Pareillement, je trouve intéressante (quoique avec une faible valeur opératoire si ce n'est celle de prouver que chaque âge est bien distinct) la relation qu'il établit entre les différents âges pré industriels et industriels et les consciences collectives. Ainsi à l'âge des chasseurs cueilleurs correspond l'âge mythologique, à celui de l'agriculture, la conscience théologique (les grandes religions), à la 1ère révolution industrielle la conscience idéologique, à la deuxième révolution la conscience psychologique et à la 3ème la conscience biosphérique. 


J'ai pourtant quelques désaccords avec ses conclusions.

1. La vision de la société dans la 3ème révolution est assez complète et comprend même un volet éducatif assez fourni, une réflexion détaillée sur la fin du travail et une allusion à la nécessaire sobriété. Pour autant, Rifkin ne va pas assez loin. Il voit bien que le travail va disparaître mais il est incapable d'imaginer une société sans travail c'est à dire sans source de revenus pour les citoyens. Il s'en "sort" en mettant tout le monde au travail associatif, ce fameux tiers secteur dont il pense qu'il fournira suffisamment de travail salarié à tout le monde. C'est à la fois se contredire (à quoi servirait les associations dans un monde qui aurait résolu la plupart des contradictions et injustices qui le minent aujourd'hui?) et méconnaître le fonctionnement des ONG une fois qu'elles se bureaucratisent, ce qu'elles ne manqueront pas de faire par nécessité intérieure (celle du développement de toute organisation quel que soit son objectif de départ)

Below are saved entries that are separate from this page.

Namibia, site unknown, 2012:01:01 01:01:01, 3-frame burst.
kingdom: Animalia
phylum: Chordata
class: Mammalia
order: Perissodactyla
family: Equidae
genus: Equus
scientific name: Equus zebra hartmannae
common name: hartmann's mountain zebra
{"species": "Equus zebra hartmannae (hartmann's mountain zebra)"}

2. Tel qu'il l'a décrit, la troisième révolution signifie la continuation du règne des experts et des capitaux ce que je déplore car ni les experts, ni la concentration capitaliste ne sont des éléments propice au développement d'une société autonome. Il y a d'ailleurs une contradiction chez Rifkin, puisqu'il espère que ces deux éléments mèneront bien à une société plus égalitaire, dans laquelle le pouvoir et l'énergie seront équitablement distribués. Je dois avouer que si je vois bien la contradiction, je n'en vois pas le début d'une solution et pour le moment il me faut considérer qu'il y aura sans doute une période de transition et sans doute (mais cela je l'ai déjà écrit ailleurs) une cohabitation entre un monde plutôt rural, communautaire, sobre, vivant au maximum de ses capacités en autosuffisance et en autonomie, et un autre, hétéronome, plus citadin, plus diffus et sans doute plus "actif" au sens actuel du terme, c'est à dire en recherche constante de progrès et d'amélioration. La manière dont ces deux mondes cohabiteront, échangeront et se partageront la planète est une des grandes inconnues.

3. Rifkin nous propose un vision encore une fois téléologique : telle qu'il la décrit, la 3ème révolution semble être la fin de l'histoire. Mais peut-on éviter ce biais dans lequel tant d'autres (Kant, Hegel, Marx, tous les révolutionnaires et les visionnaires de toutes les époques, ...) se sont engagés? Il semble que la vision d'un monde meilleur ne puisse s'exprimer autrement qu'en disant le meilleur des mondes, le dernier, qui comblera toutes nos attentes et qui résoudra toutes les contradictions. Il faut pourtant essayer d'être plus prudent et parler d'un avenir souhaitable, possible "à partir d'aujourd'hui" et ne pas cacher les difficultés potentielles.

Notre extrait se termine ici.